Imagine that you are asked to test a web application. You decide to first look at the application to get an idea of what it does and how. The login page. You try to put yourself in an attacker’s shoe. How would he try to gain access to our application through the login page. One of things that come to your mind is

 

 

– He may try to guess for easy userIDs and passwords

 

The big corporation that has hired you is, let’s say, Abcxyz Inc. The web application is the HR portal of Abcxyz Inc. So, possible user names can be the names of people working there. You are able to find the names of, let’s say, 33 people working in Abcxyz Inc by googling. In addition to this, you also want to try out various versions of ‘admin’, ‘root’ etc. In the end, you have a list of more than 100 user IDs.

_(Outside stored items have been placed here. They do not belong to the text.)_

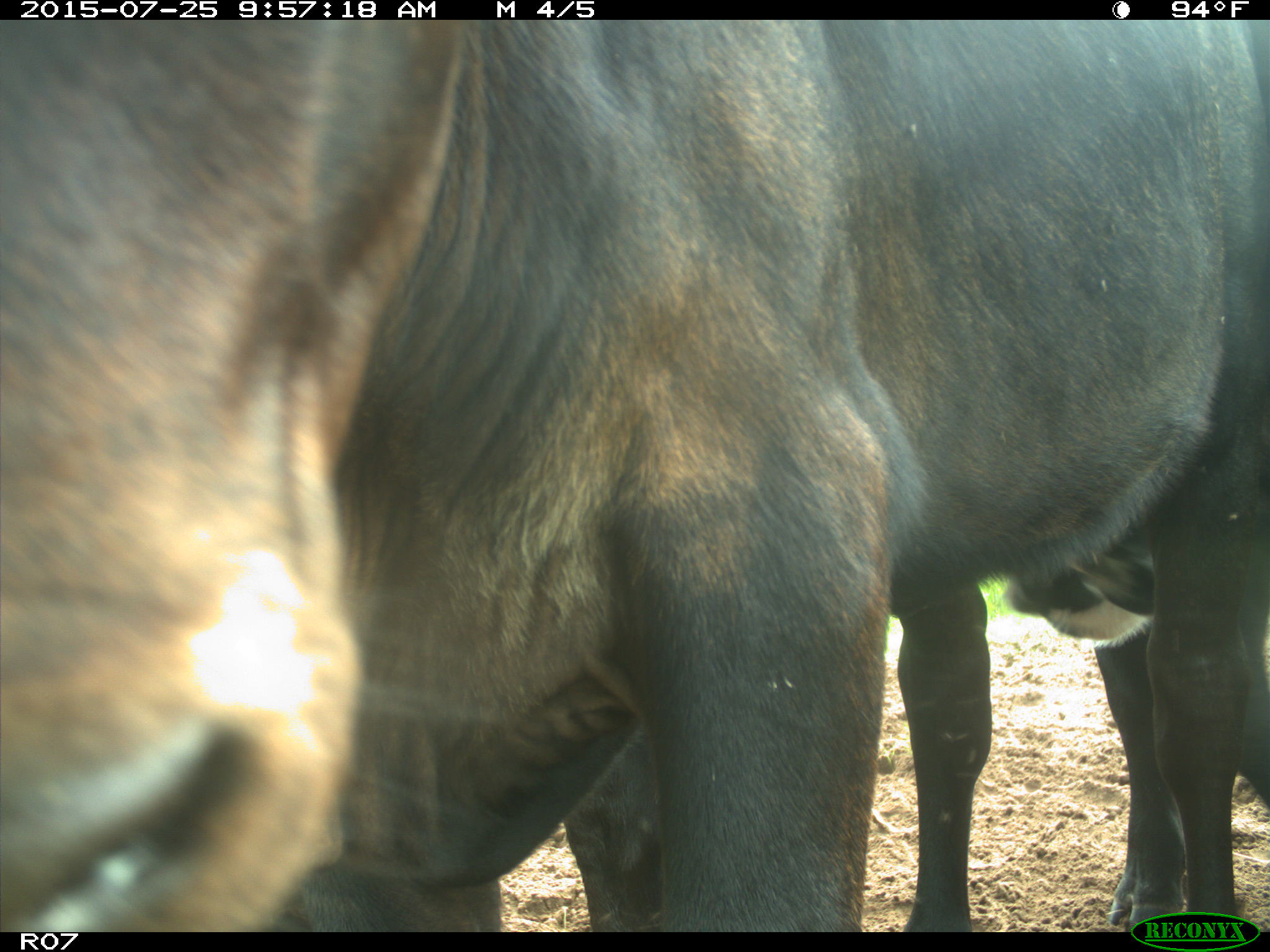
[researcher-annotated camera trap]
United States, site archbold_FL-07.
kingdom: Animalia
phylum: Chordata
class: Mammalia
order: Artiodactyla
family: Bovidae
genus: Bos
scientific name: Bos taurus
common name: domestic cow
Bos taurus (domestic cow).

For each of these users you decide to try out as many possible passwords as you can. You remember that your friend told you something about a ‘password dictionary’. You google it and find a list of possible passwords that you feel will fit your target application. The password dictionary that you have chosen has over 2000 passwords.

 

As you go about doing all this, you realise it is impossible for you to manually try out all these combinations. This is where something called a ‘fuzzer’ can help you. The fuzzer can take your two lists – user ID, password – and feed the following to your HR portal:

 

– user1, password1
– user1, password2

– user1, password-N

– user-M, password-N

 

Owasp defines fuzzing as “Fuzz testing or Fuzzing is a Black Box software testing technique, which basically consists in finding implementation bugs using malformed/semi-malformed data injection in an automated fashion.”